What could go wrong would be U.S. District Judge Darrin P. Gayles, who has declined to follow the Flo & Eddie-friendly lead of courts in Cali and the Big Apple. Instead, Judge Gayles summarily tossed their suit, ruling that Florida does not provide pre-1972 recordings the exclusive public performance rights that his brethren in New York and California had found.
(If you’re not familiar with the issue of pre-1972 recording performance rights, then you haven’t been reading our blog enough. We’ve covered in some detail the bevy of lawsuits filed by Flo & Eddie and various record labels – and newcomer Zenbu magazines – against Sirius XM and Pandora. To date, the plaintiffs have won in federal courts in California (Flo & Eddie over Sirius XM) and New York (Flo & Eddie over Sirius XM). And in state court in California (record labels vs. Sirius XM), the parties recently wrapped the case up with a settlement putting 210 million of Sirius XM’s dollars into the record labels’ pockets.

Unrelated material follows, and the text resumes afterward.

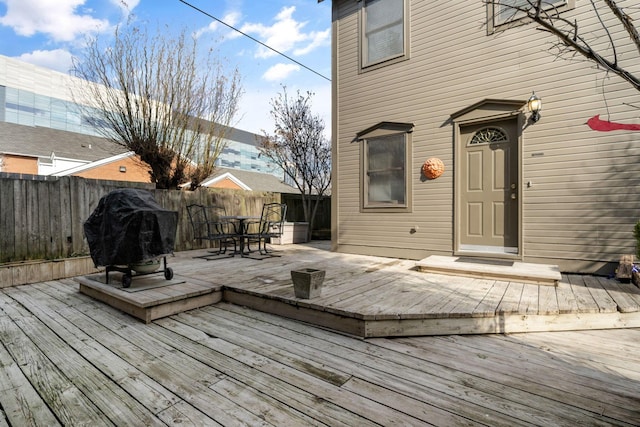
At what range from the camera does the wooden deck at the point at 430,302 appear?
2.45 metres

The arguments in Florida were pretty much the same as those that had been successful elsewhere. Flo & Eddie alleged copyright infringement, unfair competition, conversion and civil theft, all based on claims that Sirius had infringed on their exclusive rights to public performance and reproduction of their pre-1972 sound recordings. (The reproduction claim was based on the fact that Sirius XM’s operations involve the creation of backup and buffer copies of recordings it transmits.) In response, Sirius XM argued that there is no public performance right in the sound recordings and that the backup and buffer copies it makes don’t violate any of Flo and Eddie’s rights.

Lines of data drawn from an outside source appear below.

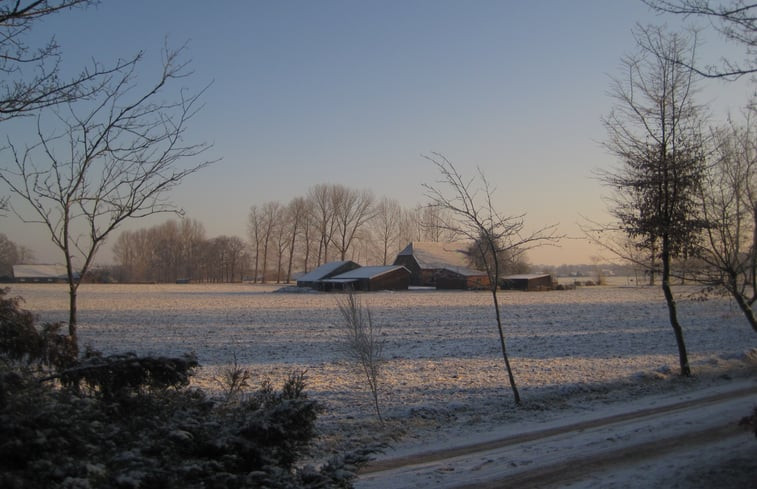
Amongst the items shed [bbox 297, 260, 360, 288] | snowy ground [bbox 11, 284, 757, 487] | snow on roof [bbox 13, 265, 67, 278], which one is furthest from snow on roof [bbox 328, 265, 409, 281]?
snow on roof [bbox 13, 265, 67, 278]

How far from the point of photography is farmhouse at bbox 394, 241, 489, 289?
74.6 meters

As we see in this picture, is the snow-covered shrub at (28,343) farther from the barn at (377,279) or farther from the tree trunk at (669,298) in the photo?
the barn at (377,279)

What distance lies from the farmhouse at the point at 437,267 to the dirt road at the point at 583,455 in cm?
6331

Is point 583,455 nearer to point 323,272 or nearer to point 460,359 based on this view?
point 460,359

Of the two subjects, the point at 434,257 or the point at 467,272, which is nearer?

So how come Judge Gayles didn’t join the pro-Flo and Eddie parade?
Judge Gayles agreed with the New York and California judges that, historically, federal copyright laws did not prevent individual states from guaranteeing copyright protections to sound recordings under common law. And when in 1971 Congress created any copyright for sound recordings made after February 15, 1972, it didn’t prevent the states from regulating such copyright interests – via statute or common law – in recordings made before that date. (While pre-1972 recordings will come within the protection of the federal Copyright Act as of February 15, 2047, until then the states are free to act.)
But, as Judge Gayles was quick to observe, Florida is different from New York and California. In particular, the Florida code does not create a public performance right in sound recordings and does not prevent the creation of the type of backup or buffer copies at issue here. Thus, unlike Judges Gutierrez and Strobel in California, he had no state statute to interpret. Judge McMahon in New York didn’t either, but he at least did have several New York state law cases that touched on the question.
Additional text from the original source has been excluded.